I followed the proactivemessage sample code (https://github.com/MicrosoftDX/botFramework-proactiveMessages) - and hope that its just something that I overlooked.
I made the following changes
If I publish the site (to azure), send a message to the bot; it will successfully save/over write the blob and then if I call the trigger, it will send me a message from the data in the blob - so all is good till here.
If I republish the site and then try to recall the same trigger (the activity message has already been saved to blob from the first attempt) it fails - giving me a "Service url webchat.botframework.com is not trusted and JwtToken cannot be sent to it."
If I send another message to the bot, then call the trigger again, it successfully send the message again.
It seems it cannot create a direct conversation for some reason if it's not already (recently?) received a message from that channel as this is the line that throws the error:
await connector.Conversations.CreateDirectConversationAsync(botAccount, userAccount)
Any thoughts on what I could be doing wrong?
@dandriscoll?
Hi @zxed, when you're dealing with ServiceUrls across process boundaries, the SDK needs you to tell it whether the ServiceUrl was transmitted in a trusted way.

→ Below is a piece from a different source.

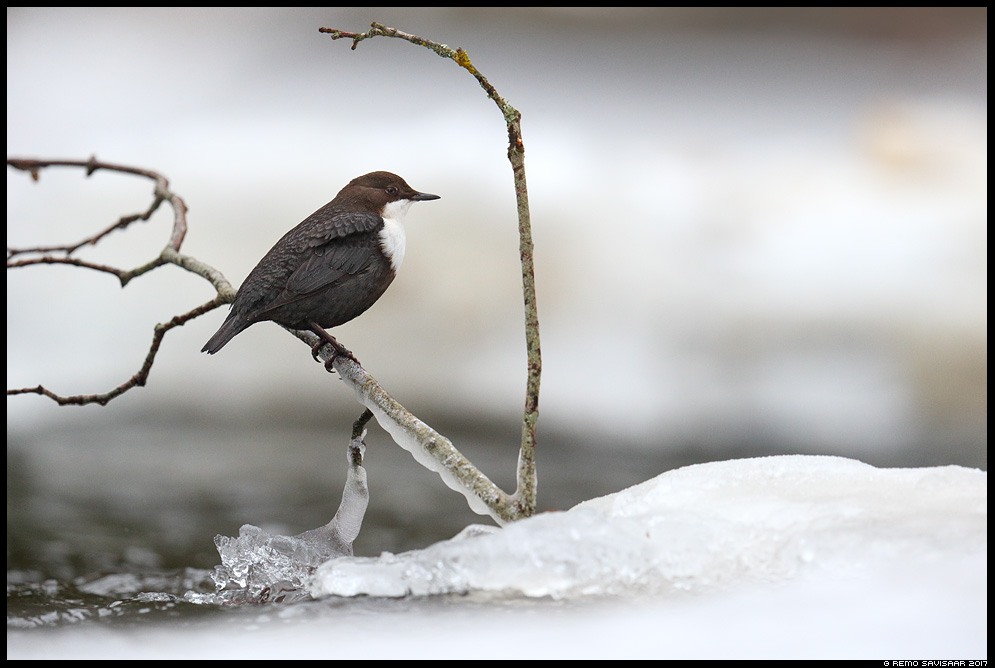 Vesipapp, Dipper, Cinclus cinclus jääpurikad jõgi river pilliroog Remo Savisaar Eesti loodus  Estonian Estonia Baltic nature wildlife photography photo blog loodusfotod loodusfoto looduspilt looduspildid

When you receive and store a message, keep track of whether or not it was trusted:
bool isTrusted = MicrosoftAppCredentials.IsTrustedServiceUrl(activity.ServiceUrl);
// Here are some example lines showing how you could store the message for later
storedMessage.Activity = activity;
storedMessage.IsTrusted = isTrusted;
UploadToBlobStore(storedMessage);
...
Then, when you rehydrate the message, you can tell us to trust the URL.
storedMessage = GetFromBlobStore();
if (storedMessage.IsTrusted)
{
MicrosoftAppCredentials.TrustServiceUrl(storedMessage.Activity.ServiceUrl);
}
Thank you - Can you share what your storedMessage obj looks like?
I was storing the activity object as json in azure.
using (var ms = new MemoryStream())
{
var json = JsonConvert.SerializeObject(activity);
StreamWriter writer = new StreamWriter(ms);
writer.Write(json);
writer.Flush();
ms.Position = 0;
await blockBlob.UploadFromStreamAsync(ms);
}
The storedMessage object is up to you.
It looks like you're just serializing the Activity object, which would not have space to contain this added field. The ResumptionCookie object* is pretty close to what you want. You could store all three in an object like this:
public class StoredMessage
{
public ResumptionCookie ResumptionCookie { get; set; }
public Activity Activity { get; set; }
public bool ServiceUrlIsTrusted { get; set; }
}
Two things:
ResumptionCookie, you probably don't need to store the Activity object as well.ResumptionCookie in a future SDK release, so be aware the name may change soon.Thank you. In what instance would ServiceUrl not need to be trusted? are there some integrations that dont require it?
It should not happen if your bot is properly configured. This is primarily a defense mechanism in case you delete or disable your BotAuthentication attribute. In that situation, we want to detect that the ServiceUrl came in through an unauthenticated endpoint.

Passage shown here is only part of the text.